What is the main role of Ca2+ ATPase?
Extra point - Does it use active or passive transport?

It controls the resting Ca2+ concentration
Extra point - It uses active transport.


What is the main role of Plasma membrane Ca2+ ATPase?
Extra point - What are the 3 main points about the exchanger?

It removes residual Ca2+ from the cell and bring in H+
Extra point - It is active, an antiport and high high affinity low capacity.


What is the main role of SERCA?
Extra point - What are the 3 main points about the exchanger?

It removes residual Ca2+ into the S/ER in exchange for H+
Extra point - Active, Antiport, high affinity low capacity.


What is the main role of the Na+/Ca2+ exchanger?
Extra point - What are its important properties?

It expels 1Ca2+ from the cell for 3Na+ in using the Na+ gradient set by the Na+/K+ ATPase (removes most of the Ca2+)
Extra point - It uses secondary active transport, Antiport, low affinity high capacity, Electrogenic (Current flows in the direction of the Na+ gradient) and activity is membrane potential dependent.


What happens to the Na+/Ca2+ exchanger in Ischaemia?
Extra point - Why?

The exchanger reverses so Na= in and Ca2+ out (Ca2+ is highly toxic)
Extra point - ATP is depleted so the Na+ pump is inhibited which causes it to accumulate in the cell --> depolarisation.


What are the acid extruders of a cell?

Na+/H+ exchanger.


What are the base extruders of a cell?

Anion exchanger Cl-/HCO3-


How does the Na+/H+ exchanger work?

It is electroneutral with 1Na+ in and 1H+ out.
Uses the concentration gradient set by Na+/K+ ATPase.
raises intracellular pH


What activates and inhibits the Na+/H+ exchanger?

Activated by growth factors
Inhibited by Amiloride.


How does the NBC exchanger work?

Uses the concentration gradient set by the Na+/K+ ATPase to bring Na+ and HCO3- in and H+/Cl- out. So raises the intracellular pH and regulated cell volume.


How does the Anion exchanger work?

It acidifies the cell by removing base.
Involved in cell volume regulation.


How can ion transport regulate cell volume?

Osmotically active ions are transported in or out of the cell and water follows.


What are the osmotically active ions and organic osmolytes?

Osmotically active ions are Na+ K+ Cl-
Organic osmolytes are amino acids.


What happens to the ions if the cell is swelling?

They move out of the cell so water follows and is lost.


What happens to the ions if the cell is shrinking?

They move into the cell so water follows and is gained.


What is the goal of renal anti hypertensive therapy?

To reduce the reuptake of Na+ so less water is reabsorbed.
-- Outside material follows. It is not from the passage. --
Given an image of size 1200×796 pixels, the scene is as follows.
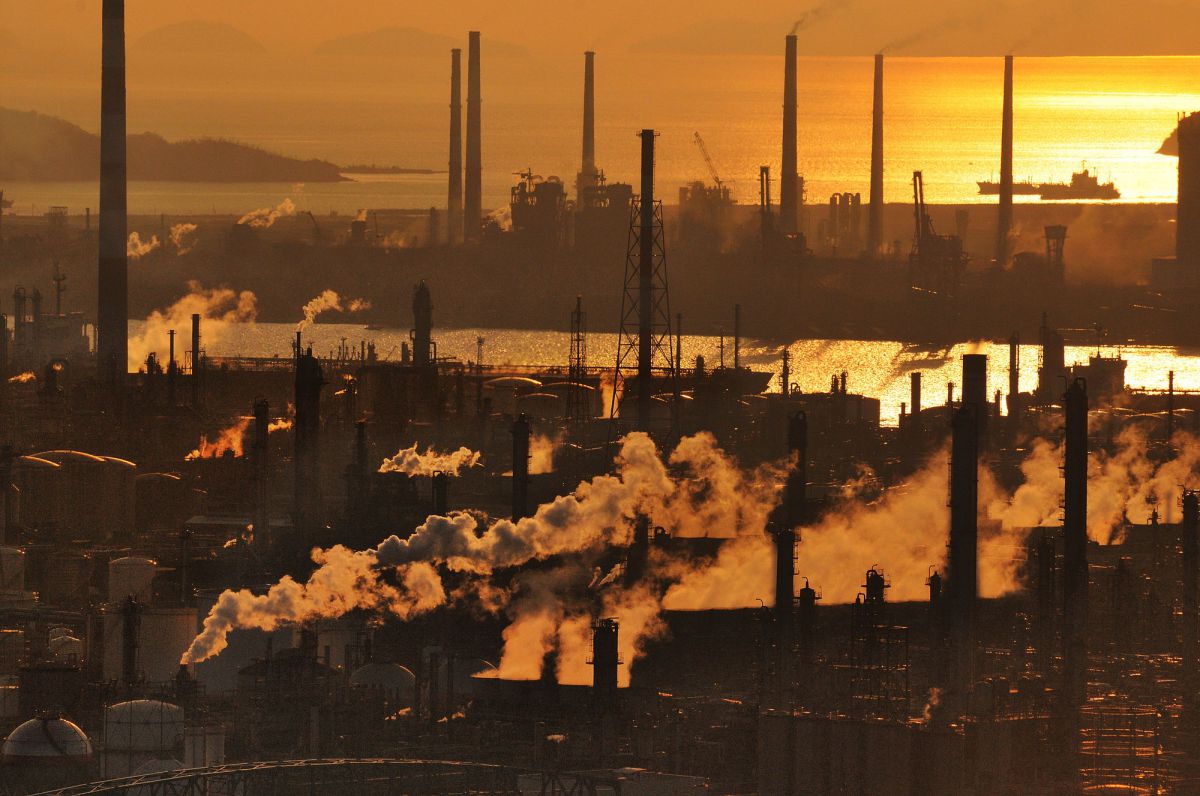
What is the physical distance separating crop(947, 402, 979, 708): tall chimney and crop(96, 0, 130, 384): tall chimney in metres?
18.1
Therefore reducing blood volume.


How does aquaporin (A protein) work in the kidneys?
Extra point - What causes its inclusion in the membrane?

It allows water to cross the membrane more easily into the cells.
Extra point - Anti diuretic hormone


How do Loop diuretics prevent the movement of water back into the renal cells?

They prevent Na+ reuptake in the thick ascending limb.


How does Amiloride prevent the movement of water back into kidney cells?

It prevents Na+ uptake in the distal convoluted tubule and proximal tubule.


What does Aldosterone do to the Na+ transporters in the kidneys?
Extra point - What can be used to treat high levels of it?

It up regulates the transporters.
Extra point - Spironolactone


What does a faulty CFTR protein cause?

An accumulation of Cl- in a cell so water moves into the cell via osmosis resulting in sticky mucus in the lumen.


What happens to cause Diarrhoea?

CFTR is phosphorylated by Protein Kinase A which causes it to become overly active.
Therefore Cl- is transported into the kumen (excessively)
Water follows by osmosis resulting in symptoms.